СМС: «Приходи, мы ждем!».
Наспех накинув куртку на плечи, бегу сломя голову в соседний подъезд, озираясь, юркаю в железную дверь, словно вор. Поднимаюсь на первый этаж. Направо. Квартира 40. Дверь для меня не заперта. Аккуратно нажимаю дверную ручку вниз и приоткрываю дверь.
В квартире душно, после морозной улицы в лицо ударяет волна теплого воздуха и разнообразных запахов: пахнет ребенком и мамой, домом, теплом, уютом, молоком, стиранными пеленками. Из комнаты слышу как агукает малыш.
Скинув куртку на пол и стянув ботинки потихоньку вхожу в комнату.
Она сидит на краю дивана и держит в вытянутых руках младенца, обхватив его ладонями под мышками, что-то негромко говорит ему на его бессвязные детские лопотания.
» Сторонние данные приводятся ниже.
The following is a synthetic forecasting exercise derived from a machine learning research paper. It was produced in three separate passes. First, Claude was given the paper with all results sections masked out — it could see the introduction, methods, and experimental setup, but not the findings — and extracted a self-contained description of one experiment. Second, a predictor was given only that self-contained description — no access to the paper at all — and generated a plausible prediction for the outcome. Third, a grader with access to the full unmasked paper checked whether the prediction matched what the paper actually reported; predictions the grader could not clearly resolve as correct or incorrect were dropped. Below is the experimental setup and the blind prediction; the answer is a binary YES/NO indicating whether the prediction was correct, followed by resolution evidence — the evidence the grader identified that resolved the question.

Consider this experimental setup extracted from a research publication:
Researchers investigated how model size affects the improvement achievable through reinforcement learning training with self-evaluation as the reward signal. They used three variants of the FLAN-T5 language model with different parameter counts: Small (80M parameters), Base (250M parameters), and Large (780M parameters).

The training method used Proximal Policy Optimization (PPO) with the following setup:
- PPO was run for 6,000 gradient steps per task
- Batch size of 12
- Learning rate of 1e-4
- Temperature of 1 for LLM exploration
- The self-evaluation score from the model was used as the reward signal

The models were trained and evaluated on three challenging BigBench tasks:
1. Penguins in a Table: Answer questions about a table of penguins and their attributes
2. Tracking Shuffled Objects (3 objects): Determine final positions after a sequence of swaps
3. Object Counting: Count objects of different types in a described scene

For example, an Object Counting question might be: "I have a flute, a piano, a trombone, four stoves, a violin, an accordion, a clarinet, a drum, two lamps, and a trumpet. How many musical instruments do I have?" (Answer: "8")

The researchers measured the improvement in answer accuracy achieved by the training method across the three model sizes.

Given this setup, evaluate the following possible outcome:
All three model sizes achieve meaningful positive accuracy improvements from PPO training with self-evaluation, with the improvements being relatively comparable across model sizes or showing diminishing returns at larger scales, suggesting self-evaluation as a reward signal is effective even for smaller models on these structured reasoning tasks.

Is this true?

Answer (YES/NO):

Его еще слабенькие ножки ерзают, упираясь в ее бедра, топчут подол халата, пока он не спадает с колен, обнажая ее плотные белые ноги.
Я судорожно сглатываю, ощущая как скользнул под кожей горла кадык и сгибая ноги в коленях сажусь на пол, опираясь об открытую межкомнатную дверь. Она видит меня, но делает вид, словно меня нет в комнате, а малышу и вовсе нет до меня никакого дела. Ведь он голоден и требует молока, в его голосе уже слышатся капризные нотки.
— Сейчас, сейчас миленький, — нежно произносит его мама, и, бросив на меня быстрый взгляд, убирает с лица выбившуюся прядь волос. Она освобождает от халата правое плечо, стягивая его до локтя, пока не показывается круглая, налитая молоком молодая грудь, с большим, бледно-розовым, местами покрытым вздутыми венами, ареолом. На кончике соска уже набегают, цедятся нетерпеливые капельки молока, и срываются вниз, куда-то под халат.
Она кладет младенца на предплечье, и подносит его пухлые губки к соску. Едва ощутив запах, младенец затихает и уже сам тянется, втягивая жадным ротиком крупный сосочек себе в рот. Она легонько вздрагивает от этого, я знаю, что сейчас, когда груди наполнены ночным молоком, соски ее наиболее чувствительны.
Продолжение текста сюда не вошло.